Lanna was quiet for a moment. With a gentle touch that surprised Merie, Lanna traced James’ lips with a gentle finger. With that gesture, Merie knew Lanna’s decision.

“You don’t know what you’re giving up, Lanni. You’ve never felt water’s embrace cradling you, or the booming of a whale’s song. You’ve never seen moonlight dancing beyond the breakers—“ Merie’s voice trailed off, knowing it was useless.

“Mama.” Lanna’s eyes met Merie’s again. “Mama, go back in my place.” Salty tears stung Merie’s eyes as ocean’s salt never would. “Once you leave, your choice is made. The sea won’t let me back. The sea doesn’t bargain.” Merie watched a slow smile form at her daughter’s lips. “Mama, have you ever asked?”


She stared out at the waves, the wind whipping at the old flannel robe that clung to her still-lithe figure. She turned to look back at the four standing below the house.

“Are you sure, Lanna?”

Lanna smiled. “Go. It’s what you want.”

Merie looked to her husband, the man she had been willing to give up the world for. “I’m sorry.” The catch in her voice carried a lifetime of apologies, a lifetime of regrets.
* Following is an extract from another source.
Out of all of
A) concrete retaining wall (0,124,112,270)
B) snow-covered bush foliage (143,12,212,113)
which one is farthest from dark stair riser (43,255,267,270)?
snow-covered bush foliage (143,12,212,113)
John met his wife’s look with more life in his smile than Merie had seen in a long time. “You gave me more than thirty years. I think it’s time you went back where you belong.”

She kissed him one last time, promising in that kiss to sing him into the waves when it was time for her to join him again when their lives ended. “Take care of my little girl, James.” She touched the young man’s cheek.

James met her eyes with understanding of her choice.

With a last kiss for Lanna, she turned, shedding the robe. Standing at the water’s edge, she felt the wavelets splash against her knees, drawing her into the sea.

“Mom!” Lanna’s voice held her back for a moment. “What will we tell the customers?”

Merie looked back with a dolphin’s eternal grin. “Tell them I’ve gone to sea.” And with a flash of brown leg and dolphin grace, she sank into the lover’s embrace of the sea.